Il n'y a donc pas de raison de maintenir les instructions individuelles. Ne pas les supprimer, en revanche, aurait des effets pervers. Antichambre au moins supposée des instructions orales, elles alimentent la défiance des citoyens vis-à-vis de l'institution judiciaire.

Je ne reviens pas sur la différence entre la conception conventionnelle et la conception constitutionnelle du parquet, mais je répète que le ministère public à la française appartient à l'autorité judiciaire, que s'il n'est pas une autorité de jugement il est partie au procès, en charge de l'intérêt général et de la défense de la société. C'est pourquoi le Gouvernement doit répondre, sur l'ensemble du territoire, de la prise en compte des intérêts de la société. Sous le ministère Jospin, qui avait proscrit les instructions individuelles, aucune difficulté n'est apparue et le garde des sceaux n'a jamais été confronté à l'attitude irresponsable d'un procureur.

La réorganisation que nous proposons est claire et cohérente. Elle dégage le ministère public des suspicions qui pèsent sur lui. Je ne reviens pas sur la réforme du CSM, qui a fait l'unanimité, en son temps - respect de l'avis conforme, alignement des régimes disciplinaires.

J'espère que vous voterez ce texte tel qu'il ressort des travaux de l'Assemblée nationale, pour un ministère public qui échappe à toute suspicion et pour le bien d'une institution judiciaire neutre, impartiale et à la portée de tous. (Applaudissements sur les bancs socialistes)

M. Jean-Pierre Michel, rapporteur de la commission des lois .  - Ce texte, qui clarifie les compétences, restitue au ministre de la justice la responsabilité de la politique pénale et conforte l'indépendance fonctionnelle du parquet dans l'exercice de l'action publique.
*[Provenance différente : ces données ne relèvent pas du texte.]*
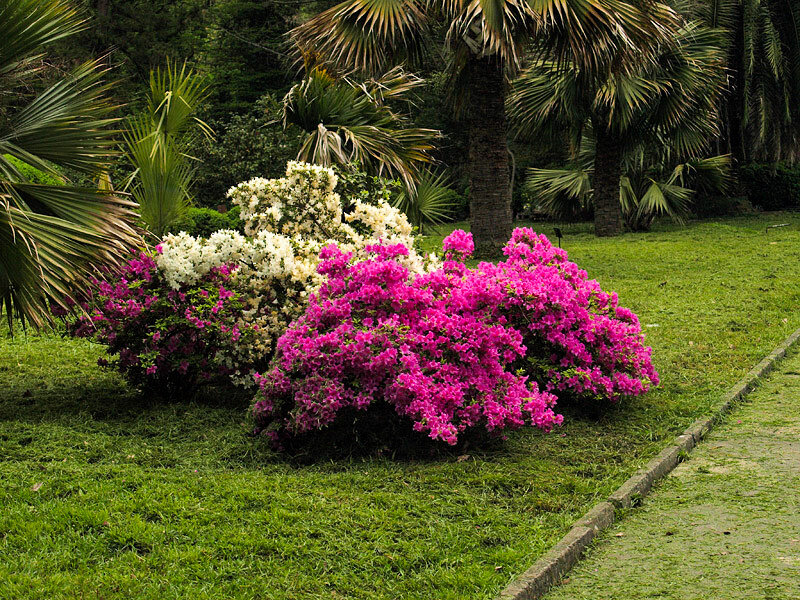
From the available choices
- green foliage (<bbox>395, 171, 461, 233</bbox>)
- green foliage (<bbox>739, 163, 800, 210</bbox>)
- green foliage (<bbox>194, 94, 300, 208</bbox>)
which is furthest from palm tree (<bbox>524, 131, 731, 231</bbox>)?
green foliage (<bbox>395, 171, 461, 233</bbox>)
Après son passage à l'Assemblée nationale, il constitue un compromis, qui nous agrée.

Une publicité systématique des instructions générales aurait présenté des risques, notamment d'encourager le recours à des instructions plus informelles : l'Assemblée nationale y est revenue. Le rapport public annuel du garde des sceaux listera toutes les instructions générales, qui seront connues, donc, en temps utiles et selon des modalités appropriées. Et rien n'interdit au garde des sceaux de publier telle ou telle instruction.

L'Assemblée nationale a rétabli l'interdiction des instructions individuelles, notre commission l'approuve. Mais le garde des sceaux n'est pas pour autant privé de moyens d'action. La plupart des cas jusqu'à présent réglés par instruction individuelle pourront l'être par instruction générale. Et le garde des sceaux conservera le moyen de la voie disciplinaire, ainsi que le recours à l'article 40 du code de procédure pénale. Il conserve, enfin, la possibilité de demander un pourvoi ou une révision dans l'intérêt de la loi.

Nous approuvons le rétablissement de la référence à l'impartialité du parquet, terme qui a donné lieu à de longs débats. Leur position procédurale ne fait pas des magistrats du parquet des juges partiaux ; le ministère public ne se limite pas aux poursuites, il joue aussi un rôle de prévention de la délinquance et prend les mesures alternatives aux poursuites.

L'Assemblée nationale a rétabli l'obligation d'information des magistrats, aux articles 2 et 3 : nous l'approuvons, car elle répond à nos objections en première lecture, sur le caractère réglementaire de ces dispositions, puisque c'est le principe seul qui est désormais posé. Je vous invite à adopter ce texte conforme. (Applaudissements sur les bancs socialistes et sur le banc de la commission)

Mme Cécile Cukierman .  - Je regrette le rejet, il y a quinze jours, de la réforme du CSM, qui laisse la gestion des carrières des parquetiers dans les mains de l'exécutif. Ce rejet ne doit pas pour autant entraîner celui du texte qui nous occupe aujourd'hui.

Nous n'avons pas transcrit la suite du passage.